The Equality Ride was the subject of an award-winning 2008 documentary, Equality U, directed by Dave O’Brien. The film, which chronicled the experiences of the young riders on the inaugural 2006 bus tour, won the Emerging Talent Award for its director at Outfest (the Los Angeles Gay and Lesbian Film Festival) and a Special Programming Award for Freedom at NewFest in New York.

===Give Back IX===
The Soulforce Give Back IX was a campaign focused on promoting fairness, inclusion, and solidarity in the context of gender justice and sports. The campaign originated from concerns expressed by LGBTQIA+ staff and students at conservative Christian institutions, who believed that addressing high-profile areas like athletics and related financial investments was essential to achieve meaningful change. The campaign's title references Title IX, a U.S. federal law enacted to protect women and LGBTQIA+ individuals from discrimination in educational institutions. Title IX has historically faced controversy, particularly from conservative Christian colleges and universities, some of which have used religious exemptions to avoid compliance. While Title IX addresses a wide range of issues, it is most commonly associated with sports, particularly due to the public debates surrounding gender equality in funding for men's and women's athletics.

===Right to Serve===
In 2006. Soulforce organized the Right to Serve Campaign, the first nationally organized youth effort to bring attention to the "don't ask, don't tell" policy of the United States Armed Forces. Youth in 30 cities across the country were recruited to organize events in which openly lesbian, gay and bisexual youth attempted to enlist in the United States Armed Forces while stating their sexual orientation. Headed by Jacob Reitan and Haven Herrin, it took place in 30 cities from late summer and fall of 2006.

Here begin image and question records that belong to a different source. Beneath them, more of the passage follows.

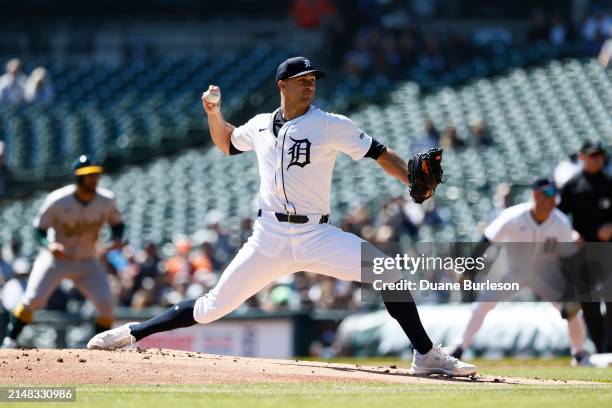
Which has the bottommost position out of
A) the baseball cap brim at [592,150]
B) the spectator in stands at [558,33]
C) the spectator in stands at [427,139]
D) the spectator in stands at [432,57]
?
the baseball cap brim at [592,150]

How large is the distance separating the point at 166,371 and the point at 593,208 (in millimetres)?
4813

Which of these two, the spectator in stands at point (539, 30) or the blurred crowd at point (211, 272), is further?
the spectator in stands at point (539, 30)

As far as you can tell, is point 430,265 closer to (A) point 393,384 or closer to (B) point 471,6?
(A) point 393,384

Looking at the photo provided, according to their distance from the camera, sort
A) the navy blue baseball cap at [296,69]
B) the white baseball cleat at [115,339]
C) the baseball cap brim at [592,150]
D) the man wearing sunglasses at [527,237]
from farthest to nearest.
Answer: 1. the baseball cap brim at [592,150]
2. the man wearing sunglasses at [527,237]
3. the white baseball cleat at [115,339]
4. the navy blue baseball cap at [296,69]

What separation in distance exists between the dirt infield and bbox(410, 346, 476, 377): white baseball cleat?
7cm

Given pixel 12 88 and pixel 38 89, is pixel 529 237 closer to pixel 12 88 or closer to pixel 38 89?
pixel 38 89

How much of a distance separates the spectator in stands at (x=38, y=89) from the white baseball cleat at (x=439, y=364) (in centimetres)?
1653

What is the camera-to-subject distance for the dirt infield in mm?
8156

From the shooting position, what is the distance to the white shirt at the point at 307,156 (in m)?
8.09

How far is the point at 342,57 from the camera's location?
24.5 metres

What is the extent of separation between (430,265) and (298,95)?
22.3 ft

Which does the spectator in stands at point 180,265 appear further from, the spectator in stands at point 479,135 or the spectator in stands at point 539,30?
the spectator in stands at point 539,30

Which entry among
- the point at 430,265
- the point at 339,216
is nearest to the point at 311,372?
the point at 430,265

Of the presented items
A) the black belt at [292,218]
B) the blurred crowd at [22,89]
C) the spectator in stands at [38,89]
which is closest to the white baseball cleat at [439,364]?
Answer: the black belt at [292,218]
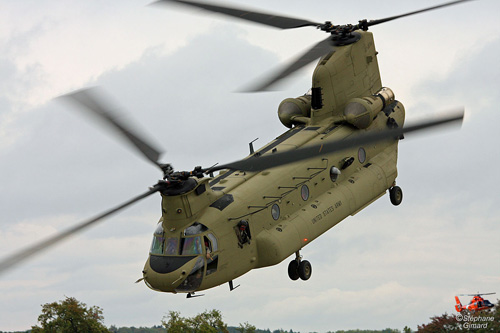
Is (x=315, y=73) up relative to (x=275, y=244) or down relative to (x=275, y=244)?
up

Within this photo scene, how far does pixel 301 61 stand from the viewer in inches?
1312

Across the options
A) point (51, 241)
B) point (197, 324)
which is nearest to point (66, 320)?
point (197, 324)

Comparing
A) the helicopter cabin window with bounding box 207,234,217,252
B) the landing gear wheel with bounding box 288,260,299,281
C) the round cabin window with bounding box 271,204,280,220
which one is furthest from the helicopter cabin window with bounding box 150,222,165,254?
the landing gear wheel with bounding box 288,260,299,281

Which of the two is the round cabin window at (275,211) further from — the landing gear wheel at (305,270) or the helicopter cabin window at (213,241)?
the helicopter cabin window at (213,241)

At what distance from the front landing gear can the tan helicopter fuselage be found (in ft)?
2.63

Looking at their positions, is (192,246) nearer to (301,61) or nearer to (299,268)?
(299,268)

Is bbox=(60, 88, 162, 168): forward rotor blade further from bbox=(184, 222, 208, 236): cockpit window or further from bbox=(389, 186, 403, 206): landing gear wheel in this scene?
bbox=(389, 186, 403, 206): landing gear wheel

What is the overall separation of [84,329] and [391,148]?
20.4 metres

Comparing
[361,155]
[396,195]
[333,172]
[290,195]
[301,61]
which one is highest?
[301,61]

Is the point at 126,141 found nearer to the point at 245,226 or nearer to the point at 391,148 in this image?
the point at 245,226

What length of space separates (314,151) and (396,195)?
42.3 ft

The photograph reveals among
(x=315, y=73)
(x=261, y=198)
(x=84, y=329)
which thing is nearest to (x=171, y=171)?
(x=261, y=198)

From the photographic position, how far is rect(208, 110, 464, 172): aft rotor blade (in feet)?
85.2

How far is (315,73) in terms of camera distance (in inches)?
1420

In May, in Roseville, a suburb of Minneapolis, two men and a woman tried to enlist in the Minnesota National Guard. One application was rejected immediately and the others put on hold. On August 30, in Madison, Wisconsin, an Army recruiter turned away three men, one a college graduate and the others college students. One of them said: "We're not here as a publicity stunt. I want to serve alongside my fellow Americans. That's why we're here." Two men turned away by recruiters in Chicago on September 12, 2006, returned the next day and staged a sit-in. A University of Maryland sophomore was turned away when she tried to enlist on September 26. Other events, some including arrests, occurred in New York; Austin, Texas; and Greensboro, North Carolina. In New York City, the recruitment center was closed, but the Right to Serve protesters staged a seven-hour sit-in.